● WORK ITEM: Your answer should be the records below, written out exactly.

Saved entries
::::
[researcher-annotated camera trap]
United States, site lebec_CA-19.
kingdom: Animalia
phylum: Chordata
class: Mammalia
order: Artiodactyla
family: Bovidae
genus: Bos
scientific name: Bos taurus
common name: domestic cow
::::
● REPLY TO THE EXERCISE:
[researcher-annotated camera trap]
United States, site lebec_CA-19.
kingdom: Animalia
phylum: Chordata
class: Mammalia
order: Artiodactyla
family: Bovidae
genus: Bos
scientific name: Bos taurus
common name: domestic cow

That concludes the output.